We used to soak corn with Water, let it soak for 4-7 days then grind it ,That way they will get more feed value. out of it. Mix the milk and extras after it has soaked.


----------



## vancom (May 5, 2006)

thanks--grind it in what? I am woefully unprepared to grind anything but coffee beans--I am a transplanted yuppie living in rural america--I love it (laying hens, milking goats, I know from these things--pigs, not so much!) but nevertheless I wonder sometimes---what kind of grinder? Can I make do somehow without it??

I can handle soaking--

Thanks! 

Vanessa


----------



## Tango (Aug 19, 2002)

If they are not skinny, then they are okay with what you are feeding. You should be seeing little but well- formed hams and shoulders by now, hardly any ribs.
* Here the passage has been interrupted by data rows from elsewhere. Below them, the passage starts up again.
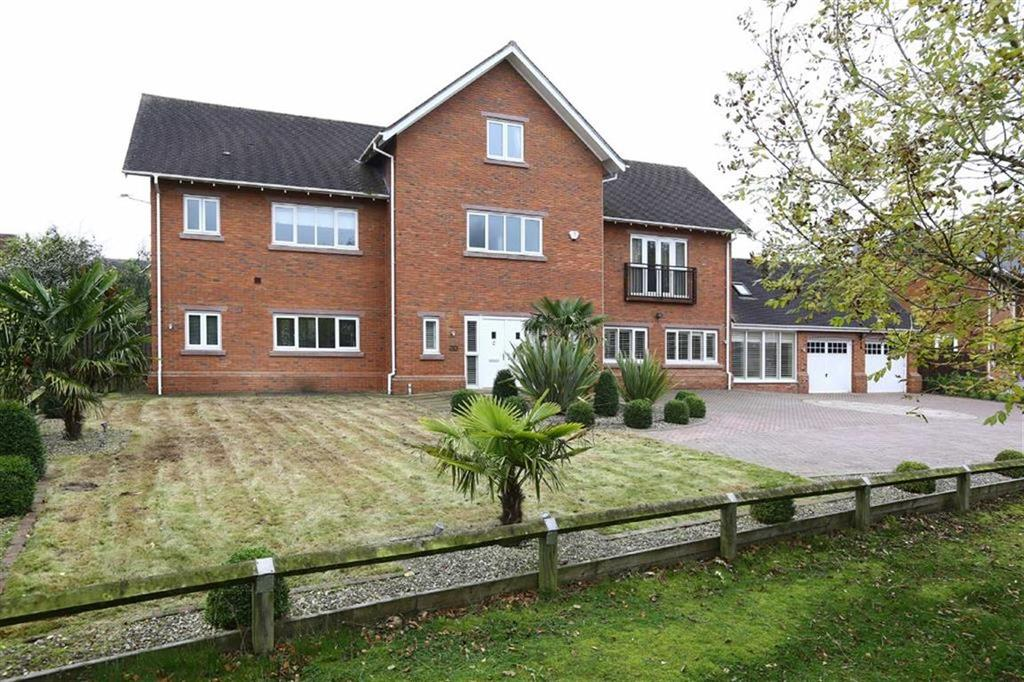 6 Bedrooms Detached House for sale in Freshwater Drive, Crewe, Cheshire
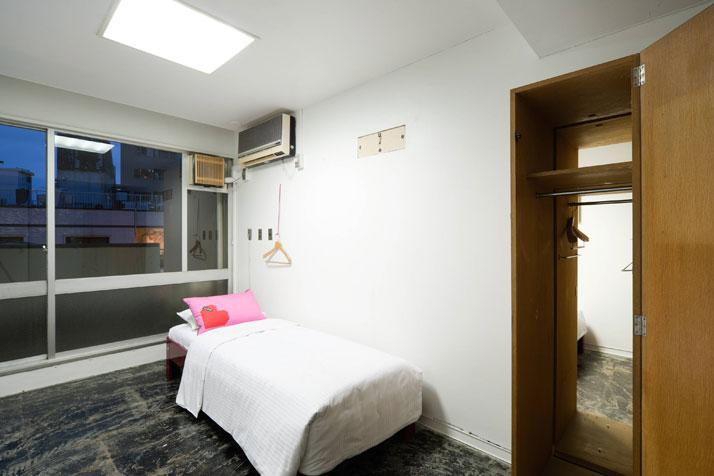 Rooms 309-314 by the LLOVE Creative Team and architect Jo Nagasaka, photo (c) 太田拓実 / Takumi Ota.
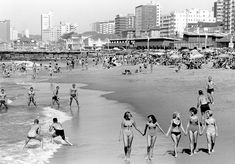 Durban beach in the Johannesburg City, Durban South Africa, Kwazulu Natal, Beautiful Sites, New South, Beach Scenes, African History, Countries Of The World, Old Pictures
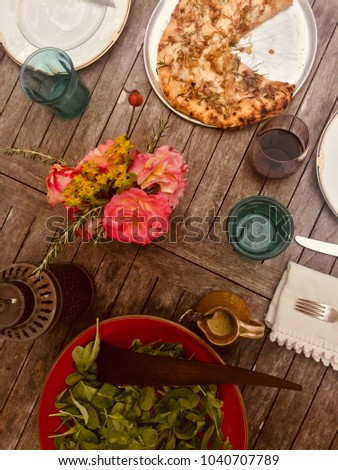 Outdoor rustic pizza party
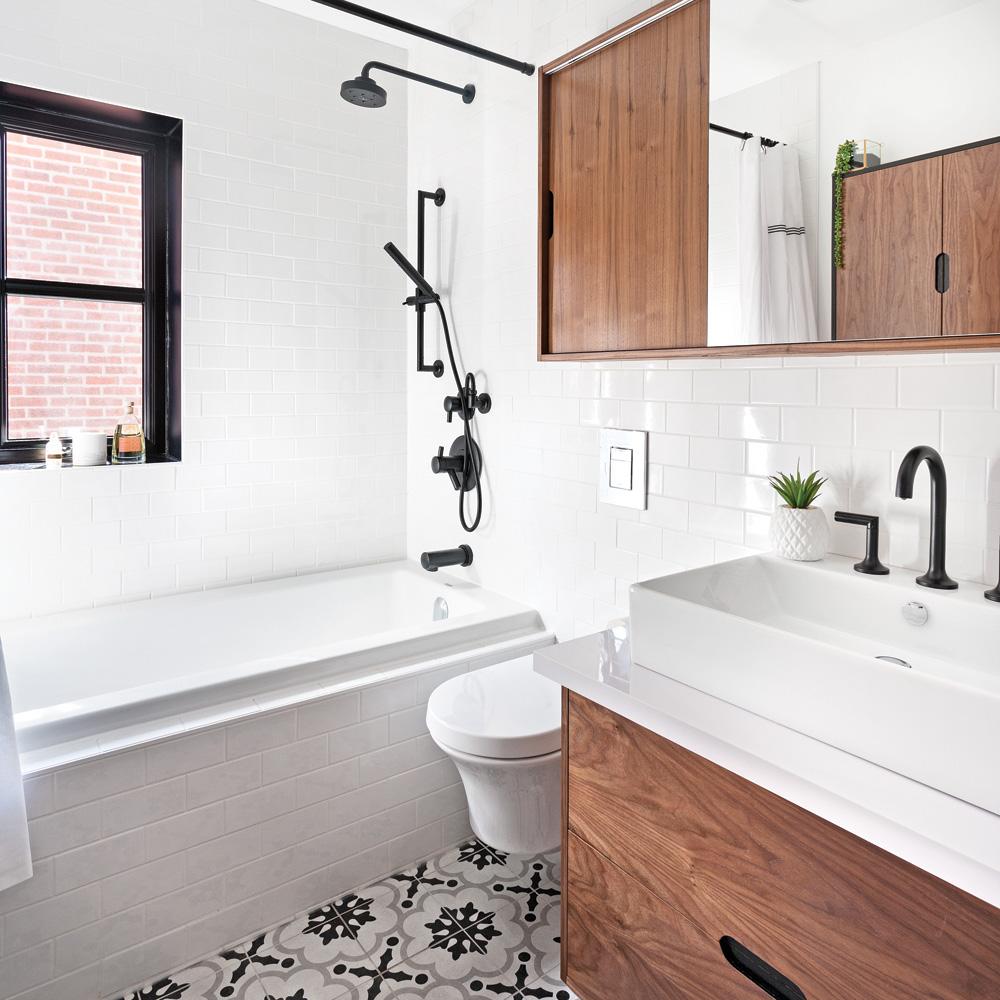 Robinetterie noire dans une salle de bain contemporaine aux accents ...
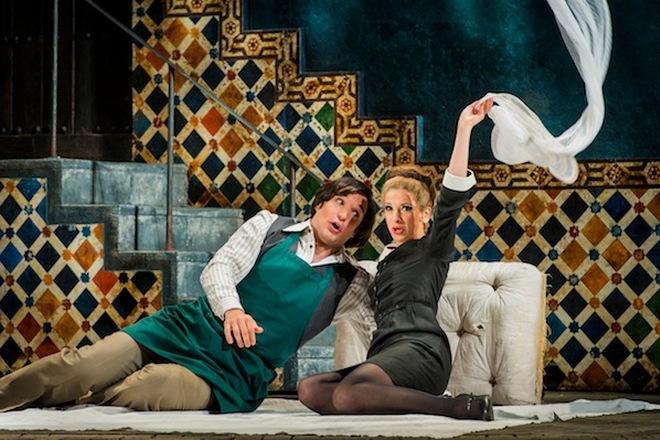 W.A.Mozart: Le nozze di Figaro - Adam Plachetka (Figaro), Laura Tatulescu (Zuzana) - Glyndebourne 2013 (foto archiv)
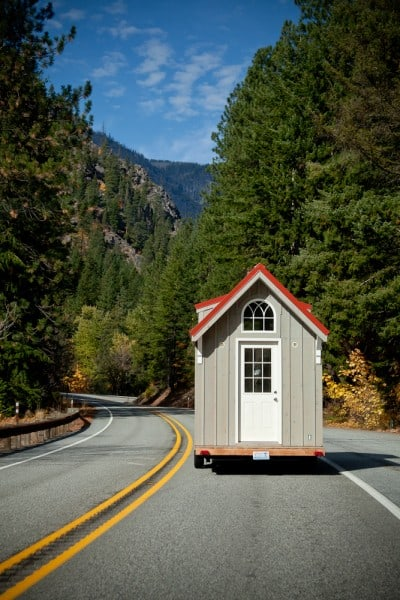 almost-glamping-tiny-house-012-400x600
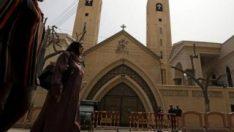 Mısır'da rahip öldürüldü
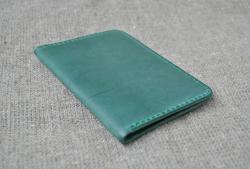 Зеленая кожаная обложка для паспорта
I can't compare with my feeding since they forage all day. I only feed about 6 pounds of whole corn in a quart of milk -not soaked- twice a day to all three (sow and 2 gilts). Maybe Greg can help?


----------



## tyusclan (Jan 1, 2005)

The soaking will work fine if you don't want to bother with a grinder. Lehman's hardware has the mill that I use. If you want to see it go to www.lehmans.com, click on Kitchen, then Helps and Accessories, then Grain and Grain Mills. The one I use is called the High Speed Flour Mill, item #2360. I put a motor on it, and I can grind 300 pounds of corn in about an hour.


----------



## .netDude (Nov 26, 2004)

Soaking in water for 12 hrs seems to work fine for me. Anything less than that I see undigested remnants after feeding.


----------



## Gideon's War (Dec 18, 2005)

tyusclan said:


> The soaking will work fine if you don't want to bother with a grinder. Lehman's hardware has the mill that I use. If you want to see it go to www.lehmans.com, click on Kitchen, then Helps and Accessories, then Grain and Grain Mills. The one I use is called the High Speed Flour Mill, item #2360. I put a motor on it, and I can grind 300 pounds of corn in about an hour.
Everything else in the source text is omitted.